According to a new study, spiral galaxies are going through a change, which was thought to be static billions of years ago.
Many unexpected changes were found in the shape of similar galaxies to our own. This was observed using the Keck telescopes in Hawaii and NASA's Hubble Space Telescope.
"Astronomers thought disk galaxies in the nearby universe had settled into their present form by about 8 billion years ago, with little additional development since," Susan Kassin, a NASA astronomer and lead researcher of the study, said in a press release. "The trend we've observed instead shows the opposite, that galaxies were steadily changing over this time period."

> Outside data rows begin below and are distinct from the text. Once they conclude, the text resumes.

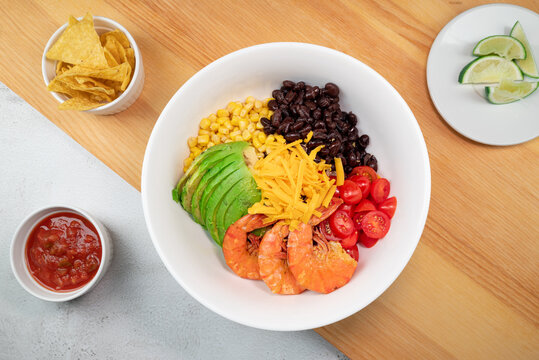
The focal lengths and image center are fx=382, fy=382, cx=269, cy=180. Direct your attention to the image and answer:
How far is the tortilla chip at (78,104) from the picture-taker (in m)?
1.91

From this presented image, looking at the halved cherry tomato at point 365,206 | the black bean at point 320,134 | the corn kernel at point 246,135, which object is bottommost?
the halved cherry tomato at point 365,206

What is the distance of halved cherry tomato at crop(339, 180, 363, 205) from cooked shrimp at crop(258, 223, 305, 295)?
335 millimetres

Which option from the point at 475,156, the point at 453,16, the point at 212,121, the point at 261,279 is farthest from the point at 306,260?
the point at 453,16

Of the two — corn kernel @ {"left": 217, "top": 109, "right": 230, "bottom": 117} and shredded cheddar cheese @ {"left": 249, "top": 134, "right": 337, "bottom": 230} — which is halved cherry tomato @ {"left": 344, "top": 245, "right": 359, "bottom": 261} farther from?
corn kernel @ {"left": 217, "top": 109, "right": 230, "bottom": 117}

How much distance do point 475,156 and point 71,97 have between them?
2.22 m

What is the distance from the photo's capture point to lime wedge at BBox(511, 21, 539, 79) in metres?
2.05

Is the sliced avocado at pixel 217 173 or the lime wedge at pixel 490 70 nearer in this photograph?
the sliced avocado at pixel 217 173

It was learned that the disk-shaped galaxies like Milky Way and Andromeda Galaxy formed the present state nearly eight billion years ago, which is more than half the age of the universe. There were no changes expected until now the new study revealed much younger galaxies are forming towards a stable disk-shaped form.
"Previous studies removed galaxies that did not look like the well-ordered rotating disks now common in the universe today," co-auther Benjamin Weiner, an astronomer at the University of Arizona in Tucson, said in the report. "By neglecting them, these studies examined only those rare galaxies in the distant universe that are well behaved and concluded that galaxies didn't change."
The distant galaxies that are still creating stars seem to have more chaotic movements within. These galaxies' rotation is slower which is leading to more of internal movement and less fully disk-formed shape.
Scientists look forward to understand the changes in the universe by refining the computer simulations of galaxy evolution. The team has studied similarities with our Milky Way and chaotic blue galaxies. The way the changes are taking place in the blue galaxies it will form a more stable disk-shape like Milky Way.